39 Scope, also, for an allusive YouTube-style redub: Professor answers the phone and says, ‘Ah Michelangelo!’
40 Tarkovsky toyed with the idea of a ‘subsequent film’ in which Stalker himself develops some of these tendencies and ‘starts forcibly to drag people to the Room and turns into a “votary”, a “fascist”. Bullying them into happiness.’
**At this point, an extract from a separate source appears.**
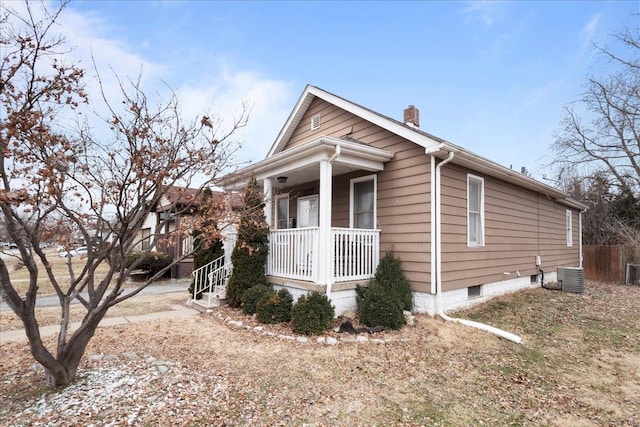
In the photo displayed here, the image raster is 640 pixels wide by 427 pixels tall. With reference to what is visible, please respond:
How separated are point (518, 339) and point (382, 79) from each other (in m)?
9.69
41 As is the film itself. Stalker has long been synonymous both with cinema’s claims to high art and a test of the viewer’s ability to appreciate it as such. Anyone sharing Cate Blanchett’s enthusiasm—‘every single frame of the film is burned into my retina’—attests not only to Tarkovsky’s lofty purity of purpose but to their own capacity to survive at the challenging peaks of human achievement. So a certain amount of blowback is inevitable and desirable. Having given Tarkovsky short and rather grudging shrift in the various editions of his Biographical Dictionary of Film, David Thomson was moved, in 2008, to include Stalker (mentioned but not discussed in the Dictionary) in his pantheon of the thousand best movies, ‘Have You Seen…?’ But he remained dubious about the much-hyped Room at the heart of the Zone, suspecting that it would turn out to be ‘an infinite, if dank enclosure in which an uncertain number of strangers are watching the works of Tarkovsky. Equally, it may be that as malfunction of one kind or another covers the world, we may have a hard time distinguishing the Room, the Zone, and the local multiplex.’ This is infinitely preferable to the reverence that Tarkovsky tends to invite from his admirers — including himself. I have little instinct for personal reverence and, though I’ve not exactly been inundated with offers, I know I would hate to be revered myself. One of the things that I thought I would love as a writer, one of the perks of the job, would be having people come up to me to say how much they loved my books. And I do like it. For about ten seconds. After that I am desperate for the conversation to move on to any other topic. Actually, I need to slightly qualify what I just said about my own capacity for revering. I have a sizeable capacity for admiring people’s work but I suspect that the verb ‘to revere’ describes a relation to people rather than things. Let’s say I greatly admired your work and, at some point, had the chance to meet you. I would be overjoyed and would not be shy about expressing my admiration. But after a very short time, if I felt that you were interested in this as a basis for any kind of interaction, if you wanted to extend the reverence beyond what was considered politely necessary — if, in other words, you didn’t get bored by being revered almost as quickly as I would be bored by revering — then I would start thinking you were a dick.